The on-again, off-again relationship between the two companies started when they first merged in 1999, then broke up in 2005, and are now back together as ViacomCBS. This reunion speaks to the philosophy that the two entertainment entities are stronger together, as they compete against internet companies including Amazon and Netflix. They intend to take on the streaming giants by beefing up their own streaming service, CBS All Access. The platform will offer 14 original shows, including Star Trek: Discovery, The Good Fight, Why Women Kill, and The Twilight Zone. 

Richard Branson Drops His Plan to Sell Stake in Virgin Atlantic Airways

According to Bloomberg, British billionaire Richard Branson is dropping his plan to sell part of his airline company Virgin Atlantic Airways Ltd. to Air France-KLM Group. Branson will keep his 51 percent majority stake in the company. 

His plan, which was announced two years ago, would sell a 31 percent stake in his airline company for around $284 million. The original plan was to set up a revenue and cost sharing three-way venture between Branson, Air France, and Delta Air Lines, which already owned a 49 percent stake. 

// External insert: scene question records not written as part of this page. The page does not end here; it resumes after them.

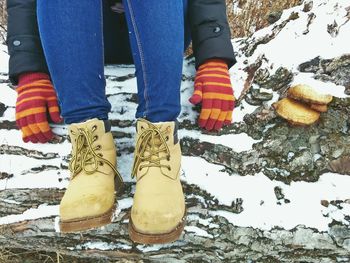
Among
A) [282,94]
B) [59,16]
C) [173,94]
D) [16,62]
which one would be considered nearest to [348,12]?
[282,94]

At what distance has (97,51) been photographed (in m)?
1.29

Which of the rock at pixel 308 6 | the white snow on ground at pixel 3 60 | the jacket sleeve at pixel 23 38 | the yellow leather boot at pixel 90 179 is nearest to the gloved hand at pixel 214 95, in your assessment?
the yellow leather boot at pixel 90 179

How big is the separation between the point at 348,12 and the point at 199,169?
71cm

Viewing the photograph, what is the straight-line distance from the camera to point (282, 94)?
55.6 inches

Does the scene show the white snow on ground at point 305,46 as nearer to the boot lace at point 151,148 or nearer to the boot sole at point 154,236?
the boot lace at point 151,148

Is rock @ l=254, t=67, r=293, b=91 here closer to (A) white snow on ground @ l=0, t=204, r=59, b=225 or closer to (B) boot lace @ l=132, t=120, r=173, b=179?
(B) boot lace @ l=132, t=120, r=173, b=179

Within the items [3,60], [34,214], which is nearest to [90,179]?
[34,214]

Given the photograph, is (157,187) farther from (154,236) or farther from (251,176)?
(251,176)

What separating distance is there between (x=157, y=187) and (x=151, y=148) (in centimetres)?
12

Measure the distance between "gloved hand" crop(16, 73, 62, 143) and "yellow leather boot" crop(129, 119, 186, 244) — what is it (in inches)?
13.2

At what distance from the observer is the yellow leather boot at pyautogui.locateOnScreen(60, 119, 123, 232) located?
1.19m

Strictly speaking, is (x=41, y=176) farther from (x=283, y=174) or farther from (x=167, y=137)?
(x=283, y=174)

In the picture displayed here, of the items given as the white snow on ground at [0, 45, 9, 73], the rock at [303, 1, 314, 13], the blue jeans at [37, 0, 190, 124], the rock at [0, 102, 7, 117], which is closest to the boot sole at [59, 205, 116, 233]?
the blue jeans at [37, 0, 190, 124]

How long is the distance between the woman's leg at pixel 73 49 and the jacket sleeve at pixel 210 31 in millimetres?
343
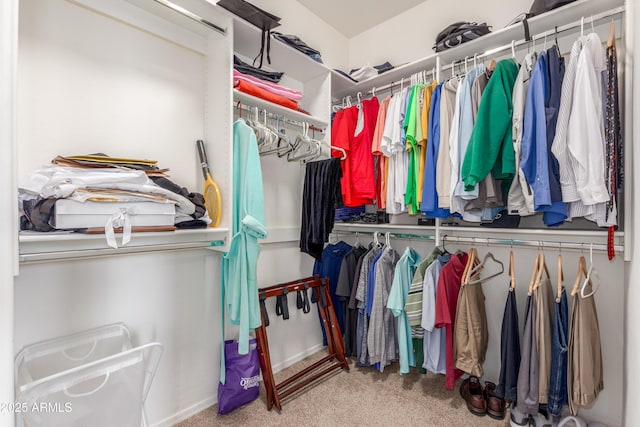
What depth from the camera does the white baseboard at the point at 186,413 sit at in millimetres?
1656

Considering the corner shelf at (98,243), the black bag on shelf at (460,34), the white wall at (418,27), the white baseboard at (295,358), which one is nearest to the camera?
the corner shelf at (98,243)

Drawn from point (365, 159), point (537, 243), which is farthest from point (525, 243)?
point (365, 159)

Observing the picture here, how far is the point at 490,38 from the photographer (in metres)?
1.79

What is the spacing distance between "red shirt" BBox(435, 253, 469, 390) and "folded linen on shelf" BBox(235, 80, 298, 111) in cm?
146

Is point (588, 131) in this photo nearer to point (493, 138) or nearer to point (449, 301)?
point (493, 138)

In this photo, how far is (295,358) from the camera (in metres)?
2.37

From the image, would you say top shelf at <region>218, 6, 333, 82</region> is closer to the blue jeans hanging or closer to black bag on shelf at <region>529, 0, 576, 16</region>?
black bag on shelf at <region>529, 0, 576, 16</region>

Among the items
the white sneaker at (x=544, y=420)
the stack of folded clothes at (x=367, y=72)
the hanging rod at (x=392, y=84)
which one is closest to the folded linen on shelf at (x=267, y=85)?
the stack of folded clothes at (x=367, y=72)

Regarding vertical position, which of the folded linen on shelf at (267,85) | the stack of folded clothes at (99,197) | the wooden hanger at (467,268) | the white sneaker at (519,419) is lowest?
the white sneaker at (519,419)

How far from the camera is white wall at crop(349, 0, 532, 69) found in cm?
209

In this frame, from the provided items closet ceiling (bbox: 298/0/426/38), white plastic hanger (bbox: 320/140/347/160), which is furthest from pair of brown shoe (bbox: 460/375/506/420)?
closet ceiling (bbox: 298/0/426/38)

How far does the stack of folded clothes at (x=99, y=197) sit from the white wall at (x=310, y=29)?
1643mm

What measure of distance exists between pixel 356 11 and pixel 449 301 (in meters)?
2.46

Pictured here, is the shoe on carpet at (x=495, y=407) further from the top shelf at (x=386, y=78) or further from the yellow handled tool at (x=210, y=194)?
the top shelf at (x=386, y=78)
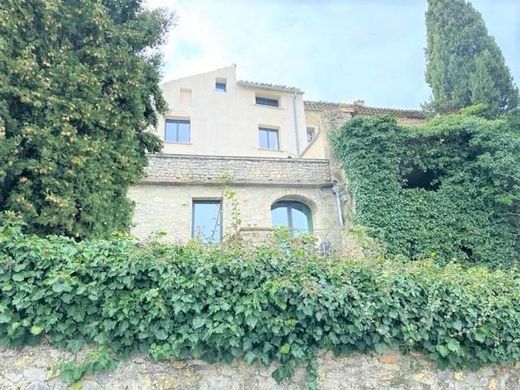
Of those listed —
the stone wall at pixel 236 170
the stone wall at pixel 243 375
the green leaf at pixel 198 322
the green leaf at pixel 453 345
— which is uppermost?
the stone wall at pixel 236 170

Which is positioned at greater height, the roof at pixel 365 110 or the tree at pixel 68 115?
the roof at pixel 365 110

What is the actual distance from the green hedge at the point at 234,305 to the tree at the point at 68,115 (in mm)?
1247

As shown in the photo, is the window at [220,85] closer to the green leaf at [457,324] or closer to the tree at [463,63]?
the tree at [463,63]

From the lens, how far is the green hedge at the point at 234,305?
12.0ft

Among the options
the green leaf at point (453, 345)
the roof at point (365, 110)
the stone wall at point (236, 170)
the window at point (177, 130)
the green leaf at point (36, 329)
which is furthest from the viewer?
the window at point (177, 130)

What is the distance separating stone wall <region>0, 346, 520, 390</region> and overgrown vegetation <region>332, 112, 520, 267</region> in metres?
6.31

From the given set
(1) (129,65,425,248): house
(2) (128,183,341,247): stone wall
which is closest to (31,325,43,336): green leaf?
(1) (129,65,425,248): house

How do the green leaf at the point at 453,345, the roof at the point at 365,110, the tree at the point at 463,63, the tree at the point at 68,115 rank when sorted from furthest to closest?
the tree at the point at 463,63 → the roof at the point at 365,110 → the tree at the point at 68,115 → the green leaf at the point at 453,345

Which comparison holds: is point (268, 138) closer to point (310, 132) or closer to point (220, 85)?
point (310, 132)

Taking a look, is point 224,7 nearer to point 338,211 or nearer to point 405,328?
point 405,328

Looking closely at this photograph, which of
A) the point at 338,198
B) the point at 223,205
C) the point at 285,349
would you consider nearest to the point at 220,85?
the point at 223,205

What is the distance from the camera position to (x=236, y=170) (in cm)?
1311

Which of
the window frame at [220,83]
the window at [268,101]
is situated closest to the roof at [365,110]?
the window at [268,101]

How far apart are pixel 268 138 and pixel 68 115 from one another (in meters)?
16.1
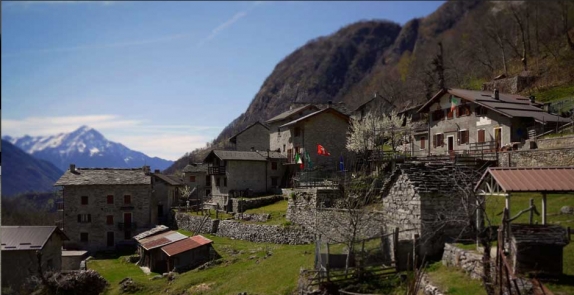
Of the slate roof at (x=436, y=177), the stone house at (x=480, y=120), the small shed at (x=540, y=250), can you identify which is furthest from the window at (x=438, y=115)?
the small shed at (x=540, y=250)

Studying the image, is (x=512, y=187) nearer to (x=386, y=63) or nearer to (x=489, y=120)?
(x=489, y=120)

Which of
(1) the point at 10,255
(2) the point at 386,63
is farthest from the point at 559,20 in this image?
(2) the point at 386,63

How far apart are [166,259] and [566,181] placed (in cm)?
2859

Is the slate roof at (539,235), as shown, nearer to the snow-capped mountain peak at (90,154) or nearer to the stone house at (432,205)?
the stone house at (432,205)

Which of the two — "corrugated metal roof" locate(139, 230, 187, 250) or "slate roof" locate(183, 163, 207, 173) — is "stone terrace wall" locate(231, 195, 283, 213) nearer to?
"corrugated metal roof" locate(139, 230, 187, 250)

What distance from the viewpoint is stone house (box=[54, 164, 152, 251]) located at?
2000 inches

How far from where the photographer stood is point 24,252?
113ft

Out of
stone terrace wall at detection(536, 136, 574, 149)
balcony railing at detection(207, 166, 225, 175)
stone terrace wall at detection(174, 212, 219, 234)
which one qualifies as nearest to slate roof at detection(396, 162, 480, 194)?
stone terrace wall at detection(536, 136, 574, 149)

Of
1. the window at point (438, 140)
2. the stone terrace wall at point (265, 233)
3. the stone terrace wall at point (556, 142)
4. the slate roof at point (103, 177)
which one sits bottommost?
the stone terrace wall at point (265, 233)

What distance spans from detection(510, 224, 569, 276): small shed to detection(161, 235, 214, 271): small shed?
76.3 feet

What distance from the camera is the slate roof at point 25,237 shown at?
113ft

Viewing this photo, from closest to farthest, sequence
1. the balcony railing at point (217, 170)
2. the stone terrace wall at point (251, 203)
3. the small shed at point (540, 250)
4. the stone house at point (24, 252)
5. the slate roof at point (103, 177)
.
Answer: the small shed at point (540, 250) < the stone house at point (24, 252) < the stone terrace wall at point (251, 203) < the balcony railing at point (217, 170) < the slate roof at point (103, 177)

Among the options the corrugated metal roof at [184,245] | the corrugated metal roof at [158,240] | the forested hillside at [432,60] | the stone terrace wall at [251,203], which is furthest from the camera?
the forested hillside at [432,60]

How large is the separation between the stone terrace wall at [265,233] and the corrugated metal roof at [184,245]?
3617 millimetres
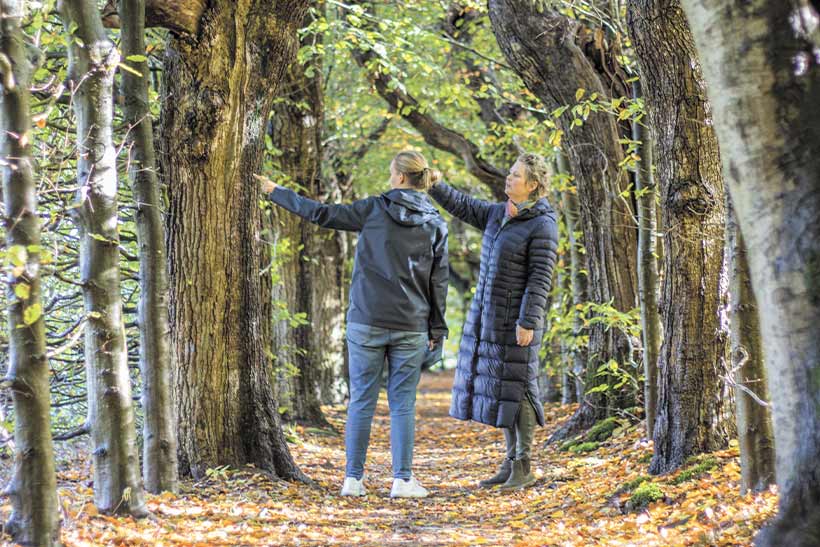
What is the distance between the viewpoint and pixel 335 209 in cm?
620

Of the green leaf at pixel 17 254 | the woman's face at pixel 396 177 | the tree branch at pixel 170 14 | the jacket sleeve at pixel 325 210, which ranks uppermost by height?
the tree branch at pixel 170 14

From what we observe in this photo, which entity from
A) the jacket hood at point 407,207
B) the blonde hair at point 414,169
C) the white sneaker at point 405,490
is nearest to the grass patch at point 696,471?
the white sneaker at point 405,490

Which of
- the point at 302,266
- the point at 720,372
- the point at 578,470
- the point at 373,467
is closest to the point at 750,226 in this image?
the point at 720,372

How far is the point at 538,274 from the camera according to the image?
6.43 metres

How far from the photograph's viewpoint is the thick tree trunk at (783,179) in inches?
127

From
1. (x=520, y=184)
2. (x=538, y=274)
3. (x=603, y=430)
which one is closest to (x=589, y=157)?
(x=603, y=430)

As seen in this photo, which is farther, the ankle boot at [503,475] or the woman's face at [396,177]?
the ankle boot at [503,475]

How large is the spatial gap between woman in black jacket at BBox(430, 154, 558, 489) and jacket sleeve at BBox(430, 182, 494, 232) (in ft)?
0.73

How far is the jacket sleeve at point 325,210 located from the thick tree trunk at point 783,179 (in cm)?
328

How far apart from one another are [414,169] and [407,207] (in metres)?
0.29

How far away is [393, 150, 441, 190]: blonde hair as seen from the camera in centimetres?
634

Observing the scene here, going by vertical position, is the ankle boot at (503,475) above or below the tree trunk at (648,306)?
below

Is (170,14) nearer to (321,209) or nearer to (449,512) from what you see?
(321,209)

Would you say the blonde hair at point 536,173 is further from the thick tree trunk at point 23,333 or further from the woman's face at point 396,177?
the thick tree trunk at point 23,333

Although the sale will not move forward, the original revenue and cost sharing pact will still hold, according to people familiar with the negotiations. A final agreement between Virgin Atlantic and Air France should be reached in the weeks to come. 

In Other News

These are some other notable deals and developments from the past week: 

  • Private equity giant, Silver Lake Partners, has purchased a 10% stake in City Football Group (CFG) for $500 million. 
  • Energy Transfer LP, owner of one of the United States’ largest and most diversified energy asset portfolios, has acquired SemGroup Corporation. The acquisition was valued at approximately $5 billion according to the previous announcement
  • Kings & Convicts is acquiring craft beer brand Ballast Point and its associated production facilities and brewpubs from Constellation Brands, Inc. Although financial terms of the transaction were not disclosed, Constellation had bought the craft beer brand in 2015 for approximately $1 billion.  
  • Astellas Pharma Inc., a Tokyo based pharmaceutical company, and Audentes Therapeutics, Inc. have announced a definitive agreement for Astellas to acquire Audentes. The acquisition is valued at $3 billion dollars and is expected to close within the first quarter of 2020.  
  • Hostess Brands and Voortman Cookies Limited have entered into a definitive agreement under which Hostess will acquire Voortman Cookies. The agreement is valued at approximately $320 million and is expected to close in early January of 2020.
  • Cleveland-Cliffs Inc. announced that it is acquiring steel maker AK Steel Holding Corp. for $1.1 billion in a stock deal.